PharmaKrysto Ltd, a biopharmaceutical company based in Scotland, UK, announces today that it has completed an exclusive global licensing deal with Rutgers University, New Jersey, USA, for PK10, a potentially revolutionary compound to treat people with cystinuria – an inherited disease that causes large, painful and debilitating crystals of amino acid to form in the kidneys.
PharmaKrysto also announces that based on preclinical data demonstrating that this treatment has the potential to be effective in patients with cystinuria and, in a clear recognition of the seriousness of this medical condition as well as its rarity in the USA and Europe, PK10 has been granted Orphan Designation* by both the US Food and Drug Administration (FDA) and the European Medicines Agency (EMA).
Cystinuria is a genetic condition, affecting children and adults, which causes large amino acid crystals to form in the kidneys. These crystals are responsible for repeated episodes of severe pain and ultimately irreparable kidney damage. PharmaKrysto’s new compound, PK10, acts as a molecular ‘imposter’ to prevent amino acid crystals forming in the kidneys. PharmaKrysto will continue its preclinical development of PK10 with the goal of entering clinical studies and treating people with cystinuria as soon as possible.
The company is currently initiating an early stage fundraising round to prepare for patient trials and, in an early indication of the potential for this technology, has already received indications of support and interest from private and regional public sources.
Julian Howell, CEO of PharmaKrysto, said: “These three events represent the achievement of major milestones for PharmaKrysto as we seek to develop this exciting new treatment for people with cystinuria. This is a painful condition with a significant impact on the quality of life for people with cystinuria. There are currently no effective treatments for many patients so we are determined to develop this solution for those people who continue to experience severe, frequent pain and complicated kidney disease.”

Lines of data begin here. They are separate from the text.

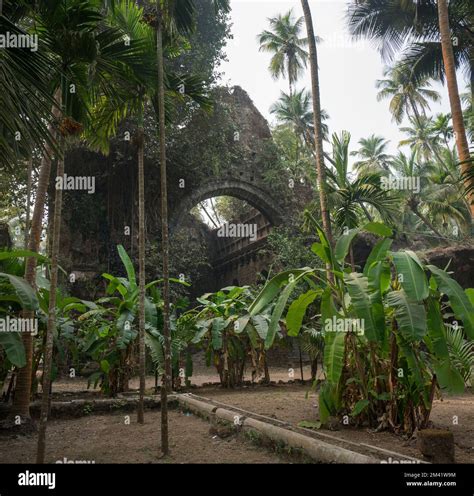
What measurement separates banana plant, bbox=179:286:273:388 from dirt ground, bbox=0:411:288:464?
9.18 feet

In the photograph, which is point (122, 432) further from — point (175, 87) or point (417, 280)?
point (175, 87)

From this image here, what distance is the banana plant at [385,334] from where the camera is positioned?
416 centimetres

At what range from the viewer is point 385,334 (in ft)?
13.9

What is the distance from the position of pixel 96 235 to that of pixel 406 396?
14.5m

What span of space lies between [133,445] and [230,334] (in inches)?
186

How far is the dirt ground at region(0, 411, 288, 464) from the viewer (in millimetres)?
4293

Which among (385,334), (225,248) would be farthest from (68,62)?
(225,248)

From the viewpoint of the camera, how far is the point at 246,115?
22.8 meters

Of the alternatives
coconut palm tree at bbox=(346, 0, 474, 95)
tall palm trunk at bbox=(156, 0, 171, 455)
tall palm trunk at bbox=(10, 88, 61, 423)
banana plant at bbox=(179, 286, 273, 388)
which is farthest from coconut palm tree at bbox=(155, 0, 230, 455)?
coconut palm tree at bbox=(346, 0, 474, 95)

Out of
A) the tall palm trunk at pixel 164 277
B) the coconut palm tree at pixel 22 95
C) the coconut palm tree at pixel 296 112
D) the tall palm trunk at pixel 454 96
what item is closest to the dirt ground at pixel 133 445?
the tall palm trunk at pixel 164 277

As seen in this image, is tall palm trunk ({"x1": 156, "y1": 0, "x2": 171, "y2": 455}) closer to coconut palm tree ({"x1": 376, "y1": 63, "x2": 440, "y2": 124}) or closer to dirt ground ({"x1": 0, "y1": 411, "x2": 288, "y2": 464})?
dirt ground ({"x1": 0, "y1": 411, "x2": 288, "y2": 464})

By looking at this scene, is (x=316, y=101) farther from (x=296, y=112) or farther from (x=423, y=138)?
(x=423, y=138)

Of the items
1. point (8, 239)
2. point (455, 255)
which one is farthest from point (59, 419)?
point (455, 255)

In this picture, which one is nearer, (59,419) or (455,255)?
(59,419)
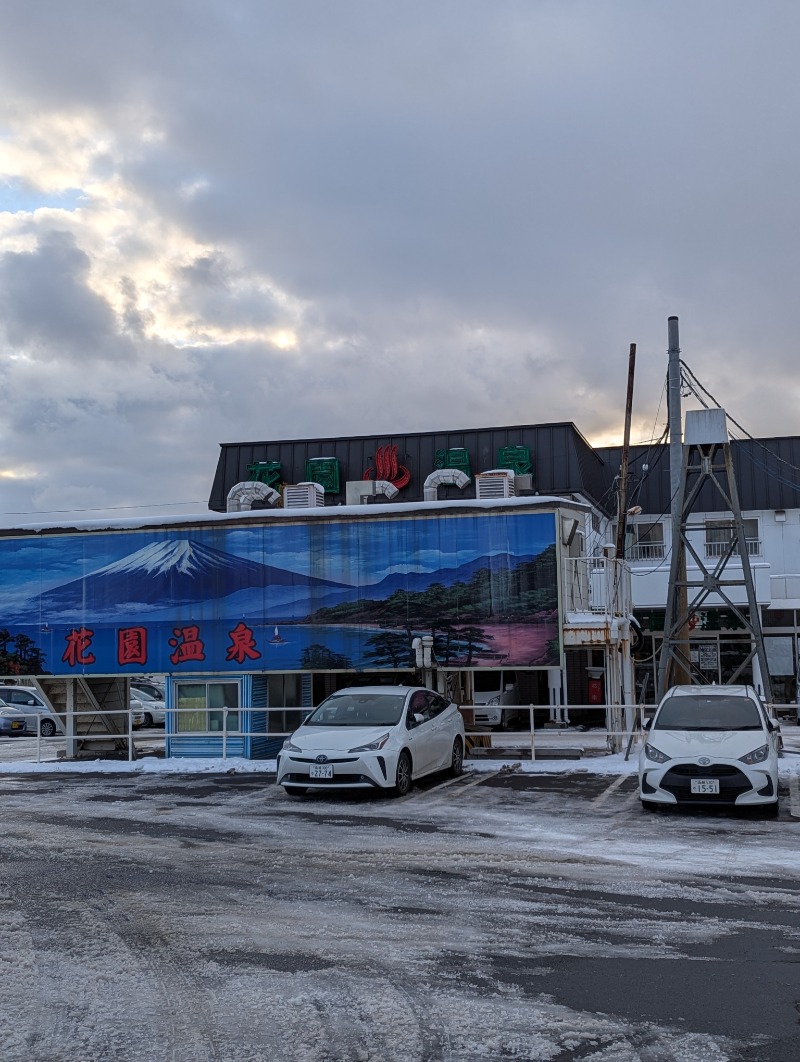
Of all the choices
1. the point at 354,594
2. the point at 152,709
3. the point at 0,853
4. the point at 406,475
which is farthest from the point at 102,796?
the point at 406,475

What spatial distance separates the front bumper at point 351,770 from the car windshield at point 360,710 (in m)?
0.99

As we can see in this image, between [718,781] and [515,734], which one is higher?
[515,734]

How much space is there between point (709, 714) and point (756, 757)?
4.88 ft

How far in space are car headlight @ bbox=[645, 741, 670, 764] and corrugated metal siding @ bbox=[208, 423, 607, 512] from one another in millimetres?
21586

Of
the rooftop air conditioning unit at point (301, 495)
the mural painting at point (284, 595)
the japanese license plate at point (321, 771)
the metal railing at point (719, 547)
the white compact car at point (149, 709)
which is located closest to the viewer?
the japanese license plate at point (321, 771)

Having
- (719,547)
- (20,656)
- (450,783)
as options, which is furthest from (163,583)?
(719,547)

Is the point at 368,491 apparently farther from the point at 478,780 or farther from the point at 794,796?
the point at 794,796

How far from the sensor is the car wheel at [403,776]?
14.0 metres

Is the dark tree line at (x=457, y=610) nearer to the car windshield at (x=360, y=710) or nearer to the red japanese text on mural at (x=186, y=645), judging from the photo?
the red japanese text on mural at (x=186, y=645)

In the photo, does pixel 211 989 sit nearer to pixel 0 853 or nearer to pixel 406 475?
pixel 0 853

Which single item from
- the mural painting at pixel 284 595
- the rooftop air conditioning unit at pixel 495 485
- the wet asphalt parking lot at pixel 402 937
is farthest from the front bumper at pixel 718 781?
the rooftop air conditioning unit at pixel 495 485

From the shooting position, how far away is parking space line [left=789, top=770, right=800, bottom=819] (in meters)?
12.8

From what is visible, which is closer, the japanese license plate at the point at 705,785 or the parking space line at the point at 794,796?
the japanese license plate at the point at 705,785

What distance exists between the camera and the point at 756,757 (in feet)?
41.1
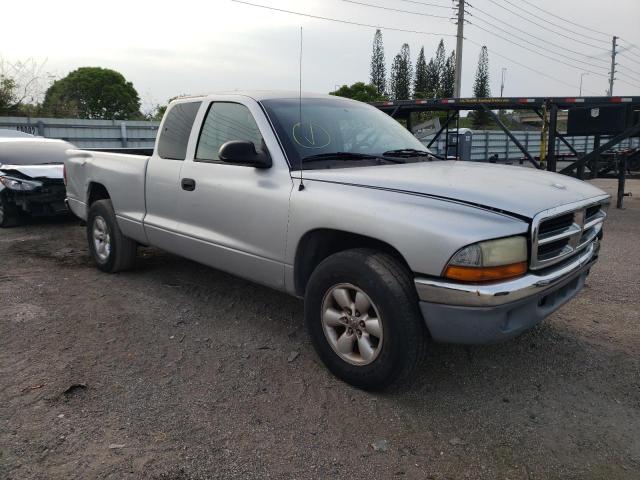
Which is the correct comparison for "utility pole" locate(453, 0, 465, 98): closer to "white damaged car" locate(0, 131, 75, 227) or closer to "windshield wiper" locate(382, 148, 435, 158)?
"white damaged car" locate(0, 131, 75, 227)

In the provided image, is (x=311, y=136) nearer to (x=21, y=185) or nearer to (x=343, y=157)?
(x=343, y=157)

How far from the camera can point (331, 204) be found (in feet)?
10.4

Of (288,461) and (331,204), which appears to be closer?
(288,461)

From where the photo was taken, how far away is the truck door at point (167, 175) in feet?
14.6

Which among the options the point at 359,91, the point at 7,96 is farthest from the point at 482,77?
the point at 7,96

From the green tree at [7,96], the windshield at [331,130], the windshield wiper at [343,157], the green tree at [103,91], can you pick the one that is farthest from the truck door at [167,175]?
the green tree at [103,91]

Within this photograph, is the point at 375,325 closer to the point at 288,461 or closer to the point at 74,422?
the point at 288,461

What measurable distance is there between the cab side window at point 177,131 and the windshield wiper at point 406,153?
5.41 ft

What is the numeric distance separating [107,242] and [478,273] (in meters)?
4.18

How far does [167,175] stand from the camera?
4500 mm

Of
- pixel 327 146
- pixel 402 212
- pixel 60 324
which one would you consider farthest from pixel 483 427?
pixel 60 324

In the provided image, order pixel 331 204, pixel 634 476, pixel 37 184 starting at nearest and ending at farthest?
1. pixel 634 476
2. pixel 331 204
3. pixel 37 184

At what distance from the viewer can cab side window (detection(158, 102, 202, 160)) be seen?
14.6ft

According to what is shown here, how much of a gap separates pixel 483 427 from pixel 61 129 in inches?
615
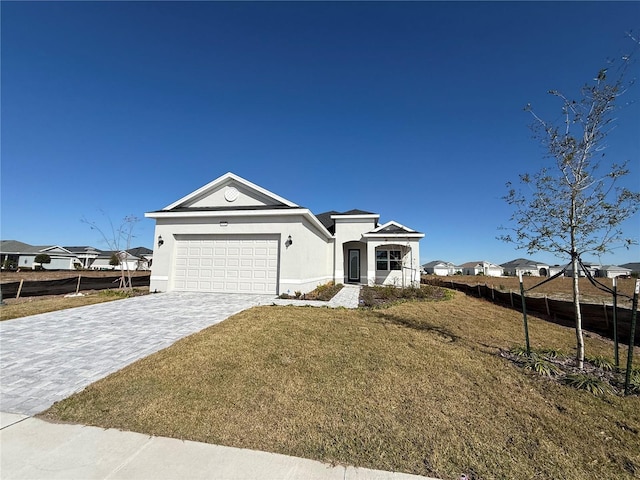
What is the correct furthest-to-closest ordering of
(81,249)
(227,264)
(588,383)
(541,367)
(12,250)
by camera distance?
1. (81,249)
2. (12,250)
3. (227,264)
4. (541,367)
5. (588,383)

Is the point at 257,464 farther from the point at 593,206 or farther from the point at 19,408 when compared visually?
the point at 593,206

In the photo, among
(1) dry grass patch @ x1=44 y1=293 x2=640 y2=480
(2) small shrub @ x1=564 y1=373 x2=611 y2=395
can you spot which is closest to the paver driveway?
(1) dry grass patch @ x1=44 y1=293 x2=640 y2=480

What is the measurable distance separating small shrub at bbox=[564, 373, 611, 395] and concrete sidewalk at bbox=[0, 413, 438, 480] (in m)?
3.47

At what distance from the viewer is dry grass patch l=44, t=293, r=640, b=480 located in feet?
8.30

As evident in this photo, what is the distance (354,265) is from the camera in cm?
2080

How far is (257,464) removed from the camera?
7.77ft

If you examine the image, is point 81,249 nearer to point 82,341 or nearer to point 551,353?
point 82,341

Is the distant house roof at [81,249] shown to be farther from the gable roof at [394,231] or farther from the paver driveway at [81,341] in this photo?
the gable roof at [394,231]

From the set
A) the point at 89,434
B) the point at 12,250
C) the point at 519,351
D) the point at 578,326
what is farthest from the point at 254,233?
the point at 12,250

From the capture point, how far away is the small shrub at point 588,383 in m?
3.90

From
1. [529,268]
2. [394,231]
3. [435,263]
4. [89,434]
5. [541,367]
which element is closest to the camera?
[89,434]

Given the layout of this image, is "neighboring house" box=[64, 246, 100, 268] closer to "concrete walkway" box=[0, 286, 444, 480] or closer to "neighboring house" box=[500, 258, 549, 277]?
"concrete walkway" box=[0, 286, 444, 480]

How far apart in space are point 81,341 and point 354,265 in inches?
663

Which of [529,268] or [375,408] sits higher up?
[529,268]
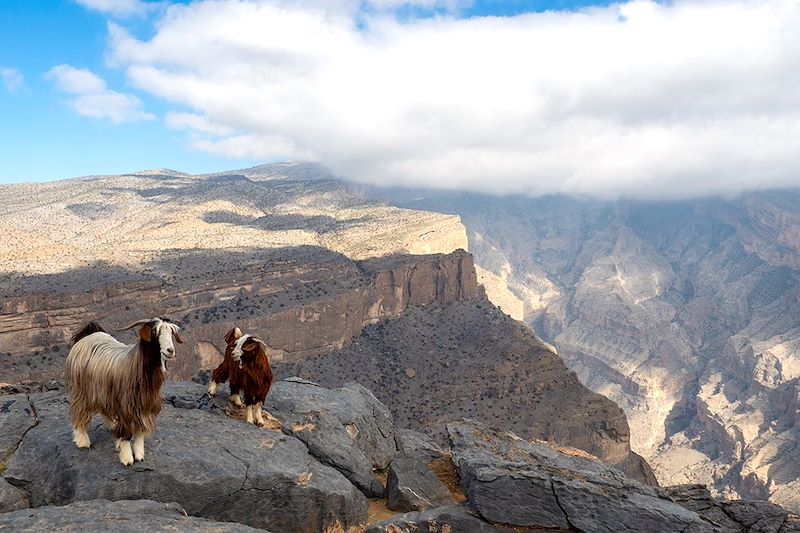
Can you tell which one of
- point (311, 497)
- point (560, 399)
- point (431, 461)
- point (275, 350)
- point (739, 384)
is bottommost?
point (739, 384)

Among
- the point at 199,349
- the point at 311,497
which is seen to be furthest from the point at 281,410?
the point at 199,349

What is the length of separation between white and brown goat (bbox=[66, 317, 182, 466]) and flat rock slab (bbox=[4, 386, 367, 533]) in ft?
1.26

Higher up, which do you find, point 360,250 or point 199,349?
point 360,250

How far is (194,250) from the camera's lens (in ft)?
243

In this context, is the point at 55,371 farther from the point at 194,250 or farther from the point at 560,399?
the point at 560,399

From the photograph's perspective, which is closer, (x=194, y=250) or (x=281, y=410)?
(x=281, y=410)

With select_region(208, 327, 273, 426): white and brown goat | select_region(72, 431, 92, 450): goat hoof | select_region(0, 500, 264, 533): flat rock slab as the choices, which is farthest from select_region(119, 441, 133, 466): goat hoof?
select_region(208, 327, 273, 426): white and brown goat

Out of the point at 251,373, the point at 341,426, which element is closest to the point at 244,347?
the point at 251,373

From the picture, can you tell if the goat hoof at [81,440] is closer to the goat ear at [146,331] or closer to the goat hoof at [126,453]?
the goat hoof at [126,453]

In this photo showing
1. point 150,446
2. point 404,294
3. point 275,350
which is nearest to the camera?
point 150,446

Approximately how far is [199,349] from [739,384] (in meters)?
148

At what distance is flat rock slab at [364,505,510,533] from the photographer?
8883mm

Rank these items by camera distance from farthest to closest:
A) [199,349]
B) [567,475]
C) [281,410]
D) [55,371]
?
1. [199,349]
2. [55,371]
3. [281,410]
4. [567,475]

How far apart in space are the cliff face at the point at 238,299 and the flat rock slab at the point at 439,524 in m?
42.1
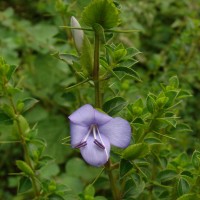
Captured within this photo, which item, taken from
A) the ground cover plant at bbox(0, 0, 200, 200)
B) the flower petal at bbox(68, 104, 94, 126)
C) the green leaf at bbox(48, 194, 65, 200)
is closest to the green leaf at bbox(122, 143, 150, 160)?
the ground cover plant at bbox(0, 0, 200, 200)

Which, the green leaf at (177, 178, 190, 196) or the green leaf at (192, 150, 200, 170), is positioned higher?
the green leaf at (192, 150, 200, 170)

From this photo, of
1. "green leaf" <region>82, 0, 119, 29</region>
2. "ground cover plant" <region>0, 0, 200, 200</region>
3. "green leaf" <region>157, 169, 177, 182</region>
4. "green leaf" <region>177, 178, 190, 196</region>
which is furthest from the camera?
"green leaf" <region>157, 169, 177, 182</region>

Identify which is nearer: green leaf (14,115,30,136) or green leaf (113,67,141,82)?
green leaf (113,67,141,82)

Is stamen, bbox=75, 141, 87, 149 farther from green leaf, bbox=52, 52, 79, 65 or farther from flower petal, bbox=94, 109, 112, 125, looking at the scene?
green leaf, bbox=52, 52, 79, 65

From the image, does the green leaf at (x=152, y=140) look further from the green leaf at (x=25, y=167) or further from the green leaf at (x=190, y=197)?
the green leaf at (x=25, y=167)

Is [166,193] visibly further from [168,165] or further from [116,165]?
[116,165]

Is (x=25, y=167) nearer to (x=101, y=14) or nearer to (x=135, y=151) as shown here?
(x=135, y=151)

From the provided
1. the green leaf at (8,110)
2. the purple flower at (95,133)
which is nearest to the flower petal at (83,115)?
the purple flower at (95,133)
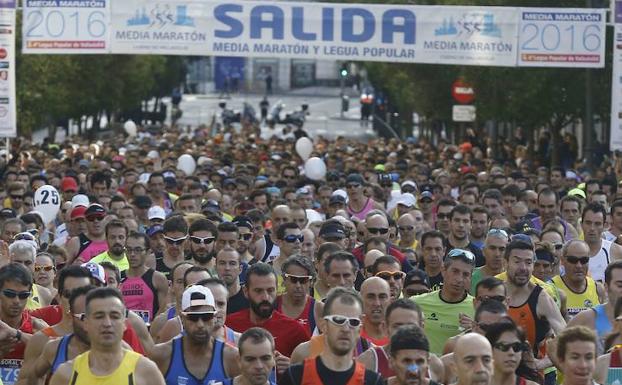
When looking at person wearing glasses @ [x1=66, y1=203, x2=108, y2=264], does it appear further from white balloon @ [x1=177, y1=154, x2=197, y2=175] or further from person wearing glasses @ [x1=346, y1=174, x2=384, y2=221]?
white balloon @ [x1=177, y1=154, x2=197, y2=175]

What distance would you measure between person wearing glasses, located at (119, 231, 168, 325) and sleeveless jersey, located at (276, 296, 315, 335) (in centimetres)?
147

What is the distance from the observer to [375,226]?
16078 mm

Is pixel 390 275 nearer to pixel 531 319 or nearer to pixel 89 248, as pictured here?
pixel 531 319

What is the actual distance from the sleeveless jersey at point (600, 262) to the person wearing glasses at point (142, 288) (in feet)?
12.8

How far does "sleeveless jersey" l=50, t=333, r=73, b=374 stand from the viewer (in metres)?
9.89

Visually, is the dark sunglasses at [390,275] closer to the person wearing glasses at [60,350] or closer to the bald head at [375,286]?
the bald head at [375,286]

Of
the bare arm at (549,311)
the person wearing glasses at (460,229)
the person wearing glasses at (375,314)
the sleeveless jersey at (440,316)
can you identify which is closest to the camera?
the person wearing glasses at (375,314)

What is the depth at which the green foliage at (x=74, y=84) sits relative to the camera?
44062mm

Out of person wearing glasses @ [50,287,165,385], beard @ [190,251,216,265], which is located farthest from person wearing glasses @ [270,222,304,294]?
person wearing glasses @ [50,287,165,385]

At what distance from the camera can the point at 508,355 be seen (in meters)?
9.50

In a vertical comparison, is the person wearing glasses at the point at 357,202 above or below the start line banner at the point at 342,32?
below

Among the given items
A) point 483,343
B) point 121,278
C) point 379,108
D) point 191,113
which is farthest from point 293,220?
point 191,113

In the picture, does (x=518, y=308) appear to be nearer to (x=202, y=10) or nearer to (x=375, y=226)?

About the licensing agreement, Distinguished Macmillan Professor Jay Tischfield, of the Department of Genetics at Rutgers University, said: “The teams of geneticists and medicinal chemists at Rutgers have collaborated on designing important molecules that have shown promising early results in treating cystinuria. We are very pleased to continue this work with the experienced team from PharmaKrysto with the goal of starting clinical studies as soon as possible.”
Prof David Goldfarb, Chief of Nephrology, NYU Langone Health, NY, US, commented: “I know from my work with people with cystinuria that treatments available to them are not always effective and the side effects can be a significant problem. It’s very encouraging that we have new ways of treating patients being developed.”
Prof John Sayer, Clinical Professor of Renal Medicine at the Institute of Genetic Medicine, Newcastle University, UK also said: “There have been no new approaches to preventing the build-up of cystine within the kidney for many years; this approach of disrupting crystal growth has been effective in the laboratory, and our department looks forward to collaborating with PharmaKrysto on clinical studies in cystinuria patients.”